New therapy may help pain associated with shingles

Thursday, March 17, 2016
VIDEO: New therapy may help pain associated with shingles
For some people, Shingles can cause severe and lasting pain and discomfort, but local doctors are hoping a new therapy can help.

For some people, shingles can cause severe and lasting pain and discomfort, but local doctors are hoping a new therapy can help.

About one in every three Americans will get shingles. It happens most commonly in men and women fifty or older.

Some cases can be mild,, but some can be very painful and that pain could last months.

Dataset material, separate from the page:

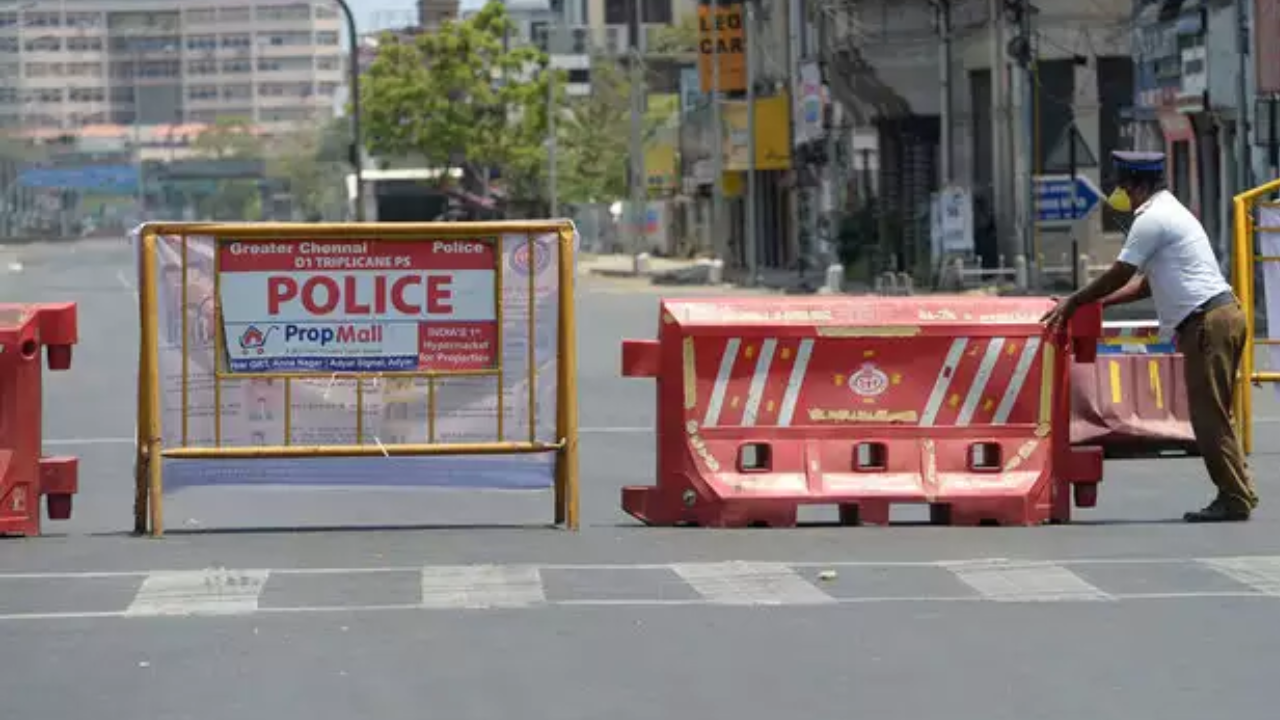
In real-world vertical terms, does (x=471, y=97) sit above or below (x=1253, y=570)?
above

So doctors are testing a new drug that's designed to short-circuit the virus.

Stephanie Meese didn't need fireworks last 4th of July - she got enough burning from shingles.

She says it started with shoulder pain and arm weakness. Three days later came an itchy, burning rash. And then severe pain.

"You feel like someone is squeezing the muscle from the inside, it's relentless. You count the minutes till you take your next dose of the pain medication," she said.

Shingles occurs when the chicken pox virus laying dormant from childhood awakens, and irritates a nerve.

Doctor Richard Lorraine says it can appear out of nowhere, causing a painful, blistery rash almost anywhere, but often in bands around the upper body.

Doctor Lorraine is one of 4 local doctors involved in a nationwide trial, testing an investigational drug now called FV-100.

Like other shingles medications, it can shorten the length and severity of the initial pain and rash.

So what makes this medication different?

"After three months, a lot of patients continue to experience pain and disability and this decreases the probability of that to happen," said Doctor Lorraine.

He says the trial medication is taken over the course of a week then there's follow-up.

Stephanie wishes it could have been available for her and hopes it works for others.

"Anything that would have shortened or decreased the effects," she said.

To take part in the study, patients have to be at least 50 years of age and contact a study site within 3 days of the first signs of the rash. They also can't have had the shingles vaccine.